-- Exercise goal --
Decide whether each statement below agrees with the passage on hating evil in entertainment. Answer yes or no for each, and quote the exact words from the passage that settle it. (a) The passage says God hates the people who sin as well as their sins. (b) The passage cites Romans 12:9 as a command to hate what is evil. (c) In the quoted explanation, cheap grace requires transformation.

-- Source extract --
>>>

What do you do? You step on the gas pedal and leave the premises promptly, right?

Today’s entertainment is often “contaminated” because it applauds and glamorizes truly foul behaviors and attitudes. I maintain that one of the best ways to guard our hearts when it comes to media (Proverbs 4:23) is to view sin as God does. He’s not wishy-washy concerning sin. He hates it. Not the people. But the sins. If we learn to hate evil as He does, it helps us hit the gas pedal and leave it quickly behind.

I realize that this talk of hate could be taken out of context. I understand that among faith, hope, and love, the greatest is love. God is love, and I get it when the Lord commands us to love our neighbors and our enemies. Yes, love is the driving force behind the Gospels, Christ’s sacrifice, and our response to God.

But the Bible also commands us to “hate what is evil” (Romans 12:9). And in Proverbs 8:13, we learn that “to fear the Lord is to hate evil.” Jesus in Hebrews 1 is described as a person who “hat[ed] wickedness.”

Sadly, many of us don’t really hate evil. We tend to tolerate, ignore, live with, and excuse it. When we go this route, we often focus on how far we can stretch the limits, not on pleasing God. In his book, In the Meantime, my pastor, Rob Brendle, explains:

Cheap grace allows for—even endorses—living close to the line because its primary purpose is to get us out of the jam we put ourselves in every time we fall into sin. Cheap grace exists so we can sin and sin and then be sorry and make it all okay. It requires no transformation, just acknowledgment that God loves us, wretches though we are, and has provided perma-forgiveness through the blood of Jesus. There is no repentance, no turning the other way—just sinning and apologizing. . . . We like having a license to be weak, to stumble, to fall, and to fail. We like cheap grace because it requires little of us beyond some semblance of sincerity.

When it comes to entertainment, many people cross the line because of cheap grace, believing it’s easier to ask forgiveness than to seek God’s view of such “little” matters as movies, music, video games, television, and the internet. But as Brendle points out, that has a significant downside:

[Not getting to the root of our sins] leads to living close to the line. People who follow Christ this way don’t actively resist the Enemy, and so they passively aid him. Sin encroaches in our hearts like the tide coming in, each wave advancing farther up the beach, erasing previous watermarks and leaving once-dry land under water. Without active resistance, the devil keeps taking ground. We don’t usually choose to march on up to the line and defiantly camp there; instead, we find that after each successive bout with sin, our inhibition has shrunk, our tolerance has grown, and our shoreline has eroded just a little bit. And one day we wake up to find that we’ve been living close to the line for some time. With a twinge of sadness, we resign ourselves to the reality that the line now defines us.

<<<

-- Source data --
>>>

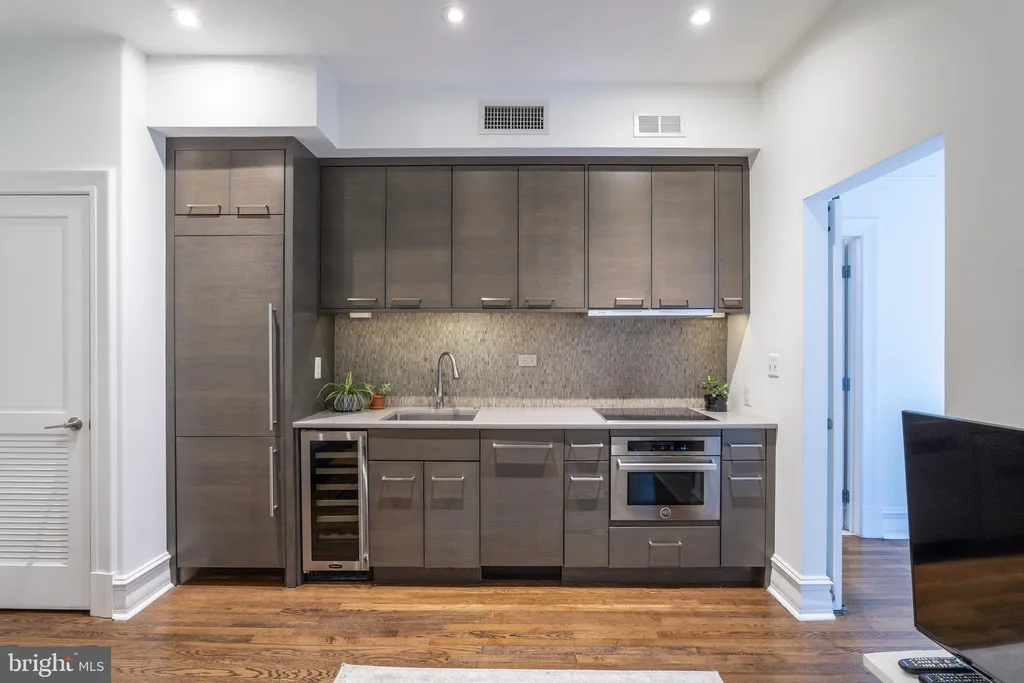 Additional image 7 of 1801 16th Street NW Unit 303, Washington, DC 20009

<<<
>>>

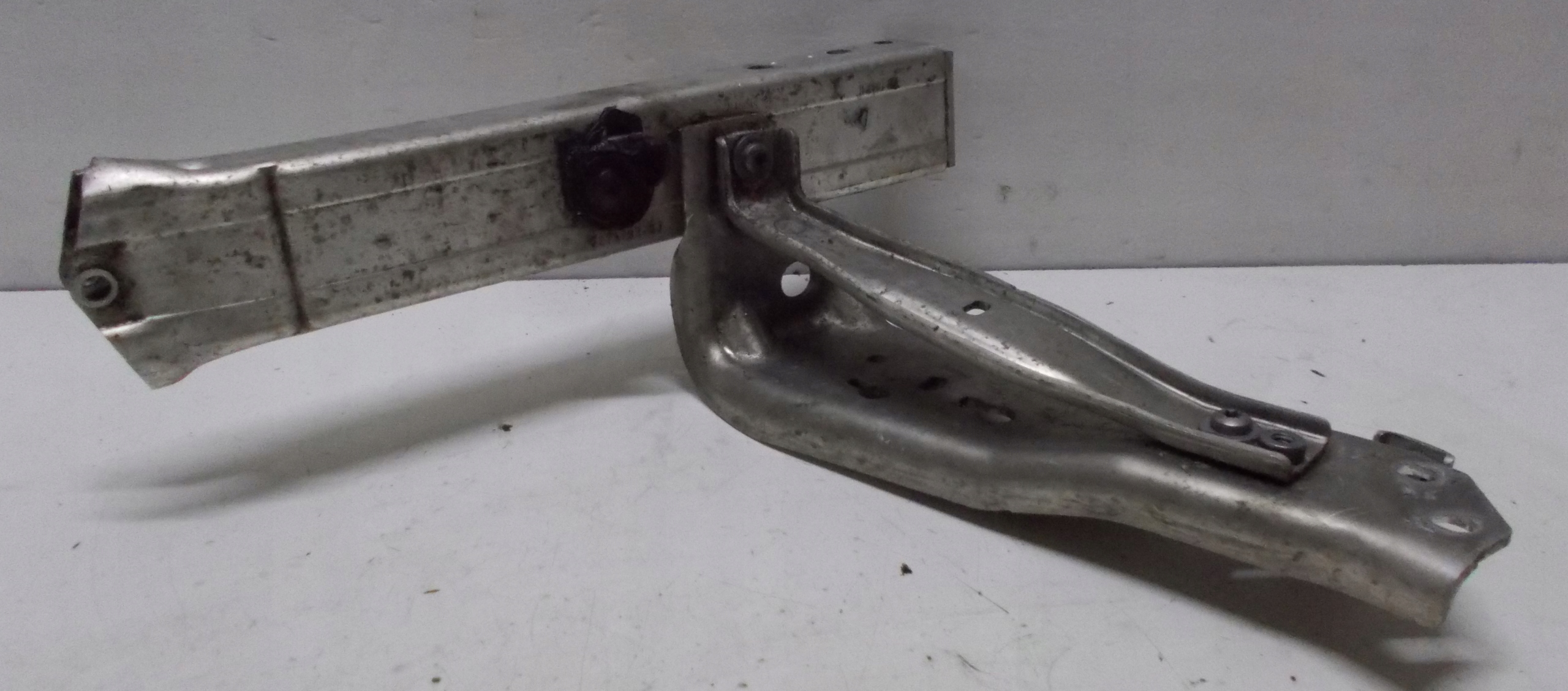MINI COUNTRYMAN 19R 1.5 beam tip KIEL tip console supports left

<<<

-- Worked solution --
(a) No: "He hates it. Not the people. But the sins."
(b) Yes: "But the Bible also commands us to “hate what is evil” (Romans 12:9)."
(c) No: "It requires no transformation"